Les déboires du raisonnement adulte et l’hypothèse d’une dualité de processus

La découverte de capacités de raisonnement chez le jeune enfant s’est accompagnée de la remise en cause du caractère logique et rationnel du raisonnement adulte. Celui-ci serait en fait affecté d’une foule d’erreurs systématiques, des biais, et reposerait davantage, selon Daniel Kahneman et Amos Tversky, sur l’utilisation d’heuristiques (des stratégies mentales rapides et peu coûteuses basées sur de simples intuitions) que sur une réelle logique. Ces conclusions pessimistes se heurtaient toutefois à l’indéniable capacité de l’être humain à résoudre des problèmes d’une extrême complexité. Ce paradoxe a été résolu par l’émergence d’une nouvelle classe de théories, dites « des doubles processus » (dual-processtheories). Ces théories supposent la coexistence dans l’esprit humain de deux systèmes de raisonnement : l’un intuitif, rapide, automatique et inconscient dans ses processus ; l’autre analytique, lent, contrôlé et coûteux, siège de la pensée logique. On a pensé que le développement du raisonnement était dû à l’accroissement des capacités de ce second système. Toutefois, de nombreux auteurs affirment que le système intuitif connaît aussi un fort développement avec l’âge. Ainsi, certains biais caractéristiques de la pensée adulte apparaissent avec l’âge alors que les plus jeunes enfants y échappent. Certains comme Charles Brainerd et Valérie Reyna proposent même que la forme de pensée la plus achevée chez l’adulte repose sur des intuitions élaborées, qui ne doivent pas être confondues avec les intuitions impulsives du jeune enfant, ces intuitions élaborées apparaissant avec l’âge et nous permettant d’appréhender, au-delà des calculs permis par le système analytique, le sens profond des problèmes auxquels nous sommes confrontés.
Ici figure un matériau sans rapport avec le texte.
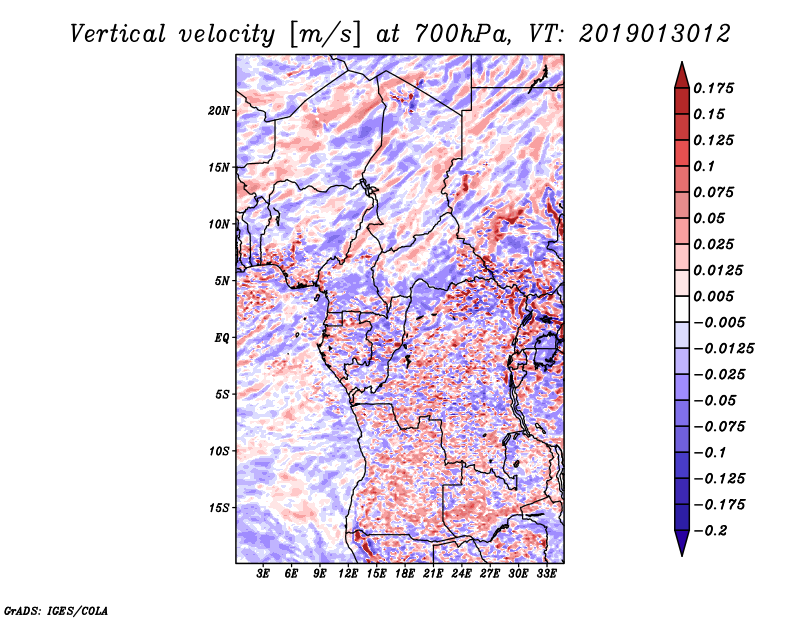 Vertical velocity [m/s] at 700hPa, VT: 2019013012

20N
15N
10N
5N
EQ
5S
10S
15S

3E 6E 9E 12E 15E 18E 21E 24E 27E 30E 33E

0.175
0.15
0.125
0.1
0.075
0.05
0.025
0.0125
0.005
−0.005
−0.0125
−0.025
−0.05
−0.075
−0.1
−0.125
−0.175
−0.2

GrADS: IGES/COLA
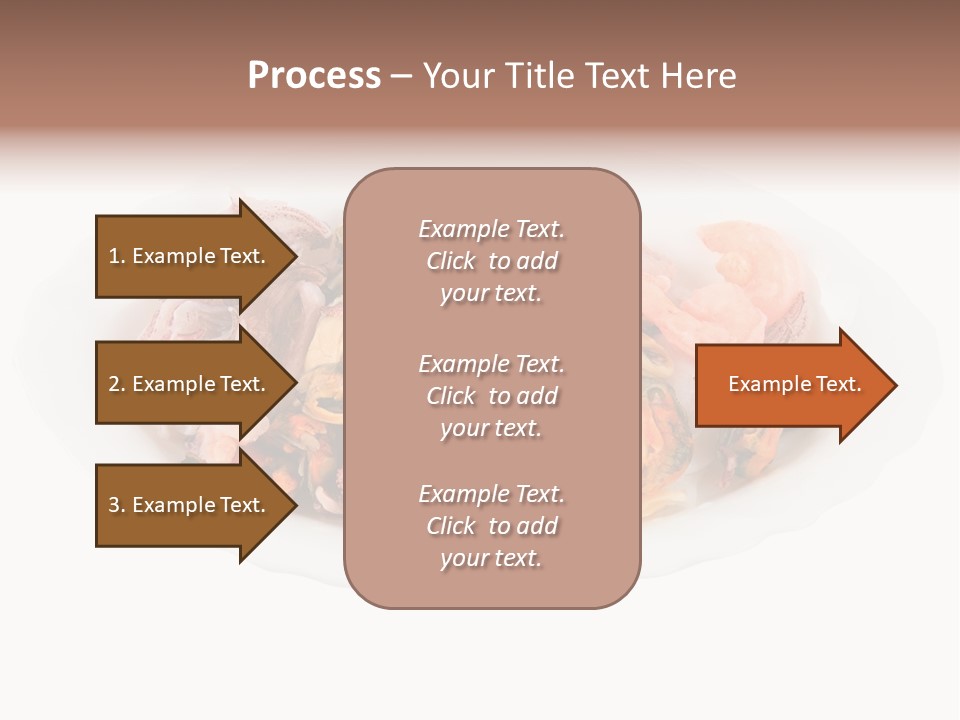 Process – Your Title Text Here

1. Example Text.

2. Example Text.

3. Example Text.

Example Text. Click to add your text.

Example Text. Click to add your text.

Example Text. Click to add your text.

Example Text.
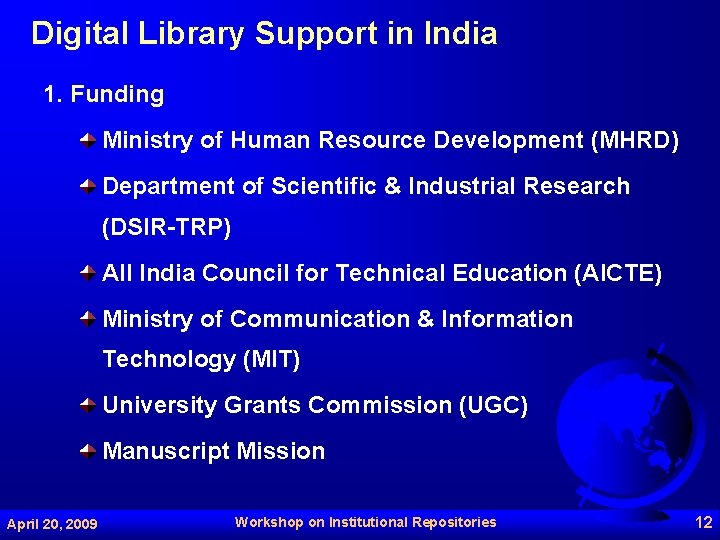 Digital Library Support in India

1. Funding

Ministry of Human Resource Development (MHRD)

Department of Scientific & Industrial Research (DSIR-TRP)

All India Council for Technical Education (AICTE)

Ministry of Communication & Information Technology (MIT)

University Grants Commission (UGC)

Manuscript Mission

April 20, 2009 Workshop on Institutional Repositories 12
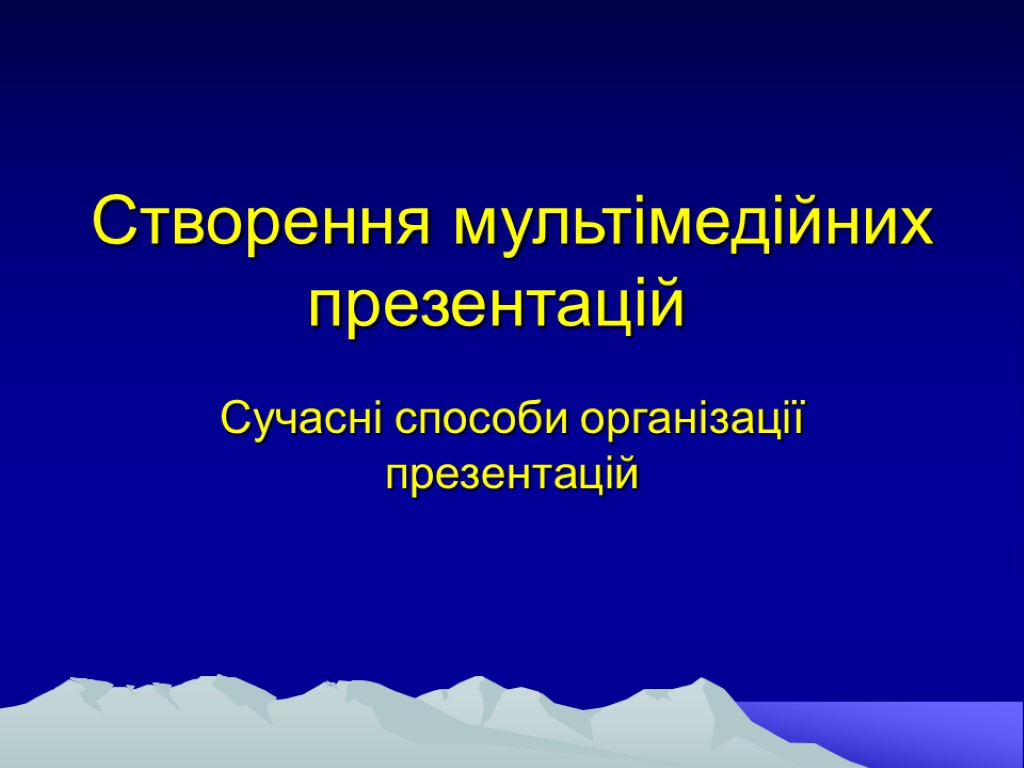 Створення мультімедійних презентацій

Сучасні способи організації презентацій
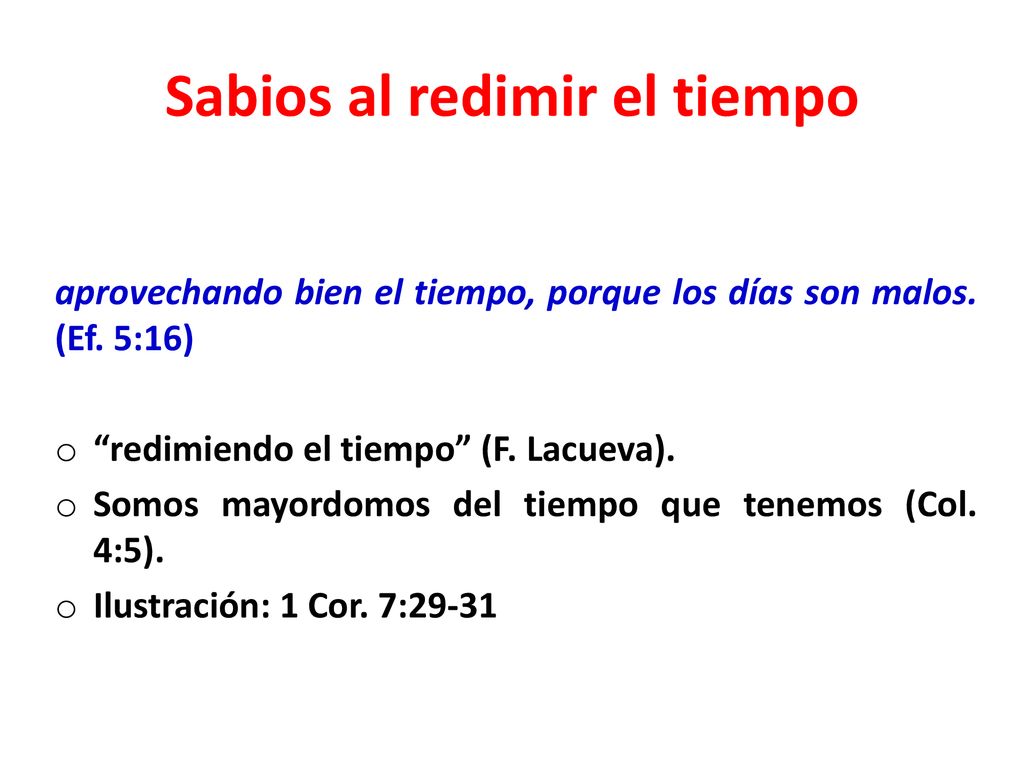 Sabios al redimir el tiempo

aprovechando bien el tiempo, porque los días son malos. (Ef. 5:16)

o “redimiendo el tiempo” (F. Lacueva).
o Somos mayordomos del tiempo que tenemos (Col. 4:5).
o Ilustración: 1 Cor. 7:29-31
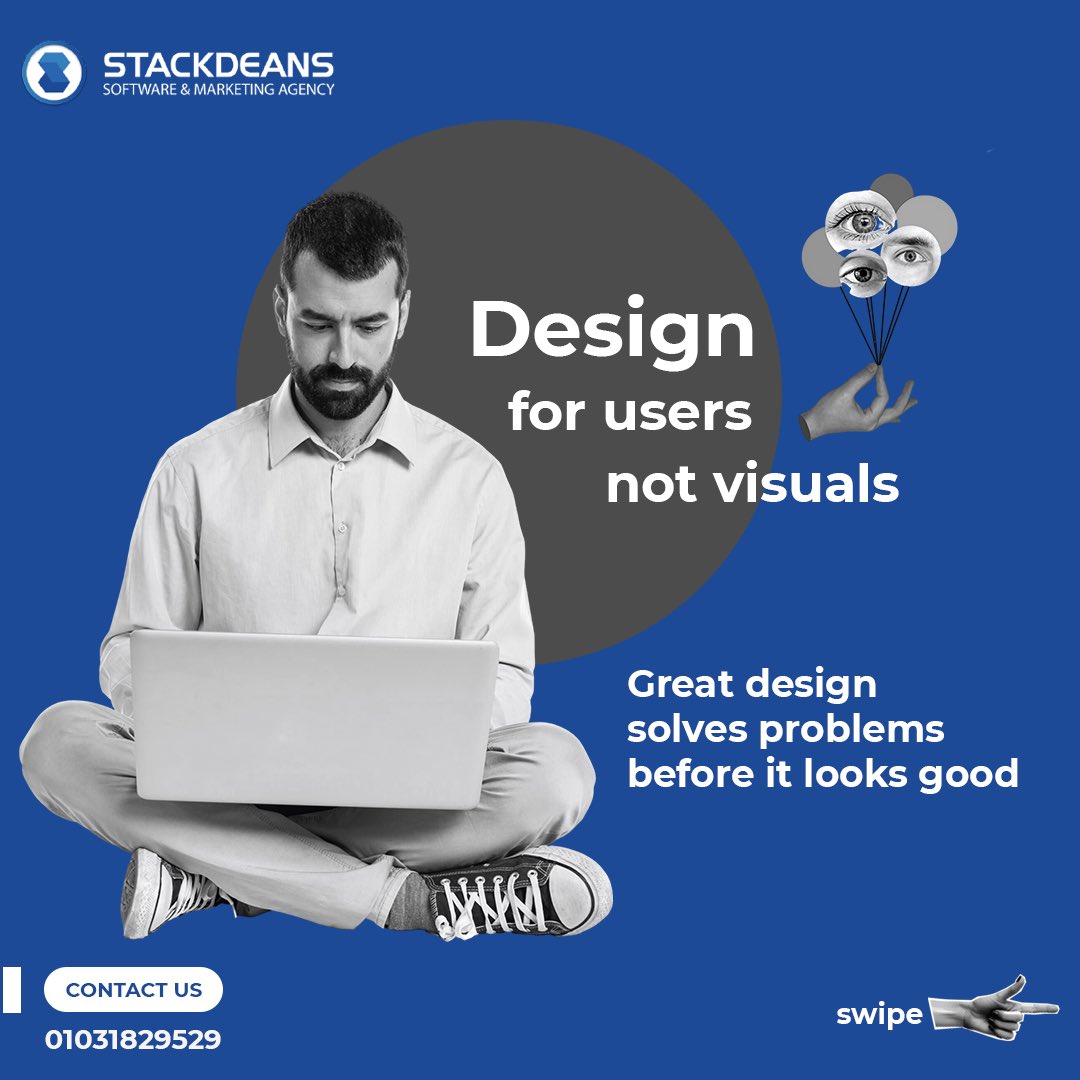 STACKDEANS
SOFTWARE & MARKETING AGENCY

Design
for users
not visuals

Great design
solves problems
before it looks good

CONTACT US
01031829529

swipe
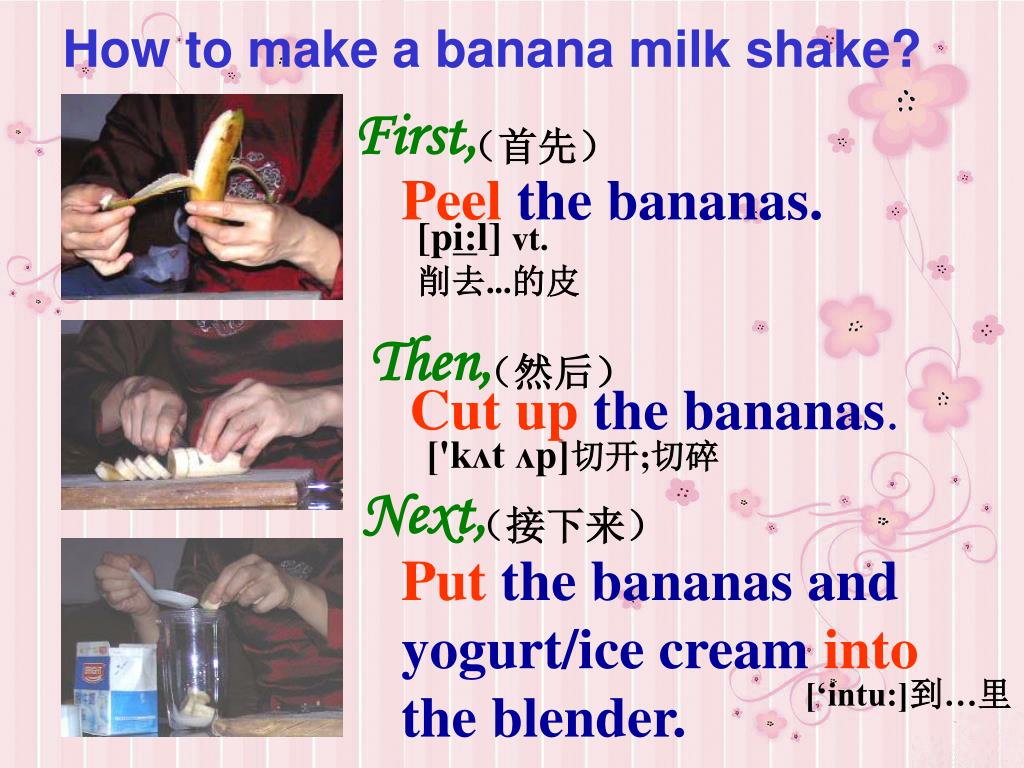 How to make a banana milk shake?

First,（首先）
Peel the bananas.
[pi:l] vt.
削去...的皮

Then,（然后）
Cut up the bananas.
['kʌt ʌp]切开;切碎

Next,（接下来）
Put the bananas and yogurt/ice cream into the blender.
[‘intu:]到…里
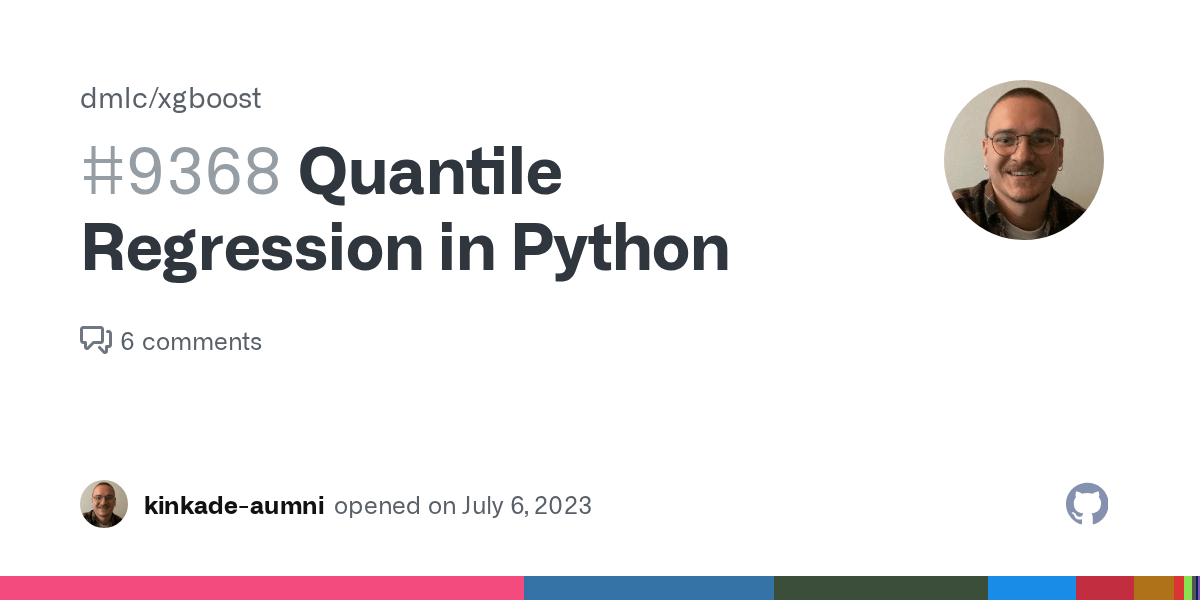 dmlc/xgboost

#9368 Quantile Regression in Python

6 comments

kinkade-aumni opened on July 6, 2023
Dans la lignée des évolutions récentes qui ont affecté les recherches chez l’adulte, on peut penser que l’étude du développement du raisonnement chez l’enfant sera de plus en plus intégrée et liée aux domaines voisins que sont ceux de la prise de décision, de la résolution de problèmes et de l’apprentissage, en intégrant les méthodes des neurosciences à celles de la psychologie et en prenant en compte les aspects cognitifs, mais aussi affectifs et sociaux.